__INPUT MATERIAL__:

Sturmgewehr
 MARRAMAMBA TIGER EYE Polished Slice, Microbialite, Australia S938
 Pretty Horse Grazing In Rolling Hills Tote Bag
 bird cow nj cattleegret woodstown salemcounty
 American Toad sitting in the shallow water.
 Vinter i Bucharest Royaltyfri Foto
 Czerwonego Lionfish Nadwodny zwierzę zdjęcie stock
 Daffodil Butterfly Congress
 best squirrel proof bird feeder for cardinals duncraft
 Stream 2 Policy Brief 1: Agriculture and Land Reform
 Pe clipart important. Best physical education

...

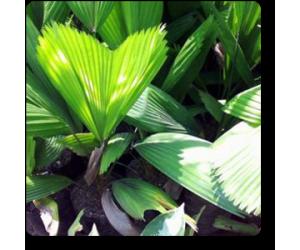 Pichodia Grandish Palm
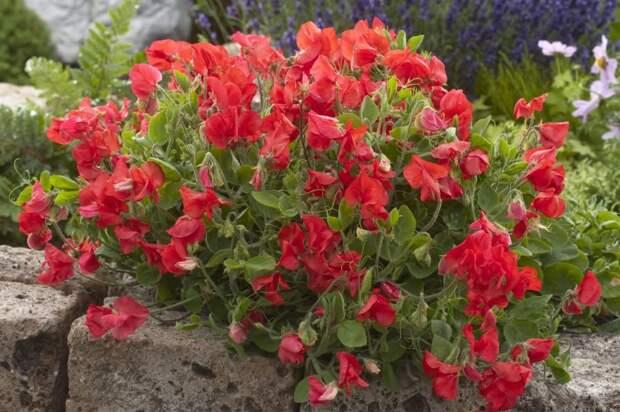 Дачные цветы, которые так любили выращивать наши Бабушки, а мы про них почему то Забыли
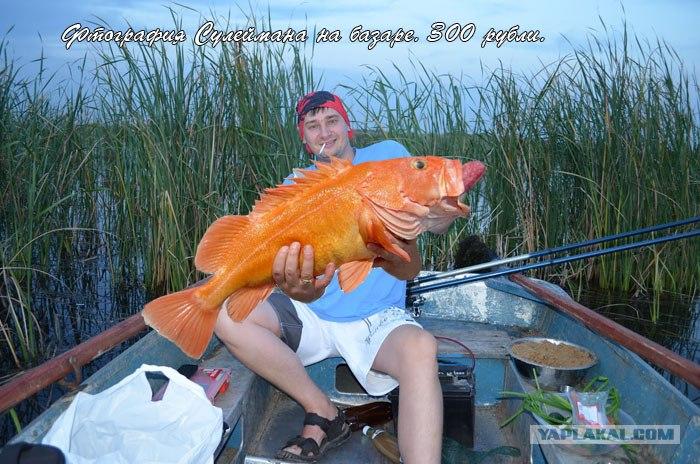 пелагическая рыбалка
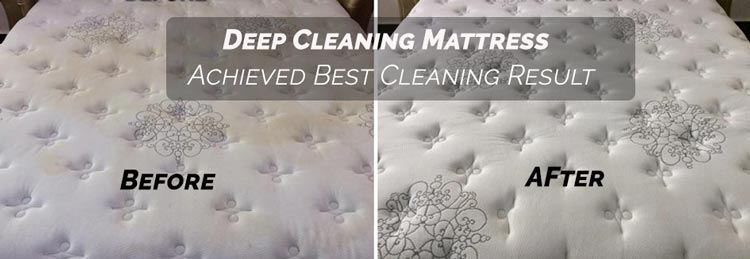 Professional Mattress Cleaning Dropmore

__WHAT TO WORK ON__:
From the material above, give again exactly the lines from the one that contains "Pichodia Grandish Palm" through the one that contains "Professional Mattress Cleaning Dropmore", and leave out the pictures.

__OUTPUT FOR THIS TASK__:
 Pichodia Grandish Palm
 Дачные цветы, которые так любили выращивать наши Бабушки, а мы про них почему то Забыли
 пелагическая рыбалка
 Professional Mattress Cleaning Dropmore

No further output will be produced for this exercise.